Compiti richiesti:
a - Stampa senza alcuna modifica la parte della recensione che si apre con le parole contenenti "25 novembre 1964, Ellensburg" e si chiude con "un suo concerto.".
b - Secondo la recensione, chi ne è l'autrice?

R O C K M E M O R I E S


Recensione di Arianna Mancini

“I am the wolf, without a pack/ Banished so long ago/ I’ve survived on another skill/ And on my shadow on/ All I’ve learned is that poison stings…/I am the wolf, calming the beast…/I am the wolf, out wild and free”. (Sono il lupo, senza branco/ Bandito tanto tempo fa/ Sono sopravvissuto grazie a un’altra abilità/ E alla mia ombra/ Tutto ciò che ho imparato è che il veleno punge…/Io sono il lupo, che calma la bestia…/Sono il lupo, libero e selvaggio”).

25 novembre 1964, Ellensburg (USA) – 22 febbraio 2022, Killarney (IRL). Ogni inizio ha la sua fine, due date e nel centro, per chi lo ha amato e lo ha fatto incondizionatamente, infinite emozioni, fascinazione, oscurità e calore che scavano dentro la parte più nascosta. Spazi che si dilatano, viaggi: sia quelli che percorri stando fermo in rapimento d’ascolto che quelli fatti solcando le autostrade con l’adrenalina che pulsa in corpo per l’imminente attesa di un suo concerto.

Materiale fornito:
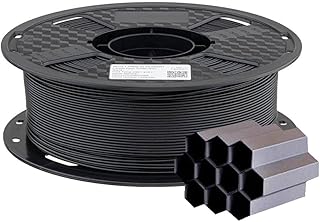 CC3D PETG - Filamento in fibra di carbonio per stampante 3D, colore nero, 1,75 mm, bobina da 1 kg, materiale di stampa 3D, filamento PETG CF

Risposte ai compiti:
a -
25 novembre 1964, Ellensburg (USA) – 22 febbraio 2022, Killarney (IRL). Ogni inizio ha la sua fine, due date e nel centro, per chi lo ha amato e lo ha fatto incondizionatamente, infinite emozioni, fascinazione, oscurità e calore che scavano dentro la parte più nascosta. Spazi che si dilatano, viaggi: sia quelli che percorri stando fermo in rapimento d’ascolto che quelli fatti solcando le autostrade con l’adrenalina che pulsa in corpo per l’imminente attesa di un suo concerto.

b - Arianna Mancini.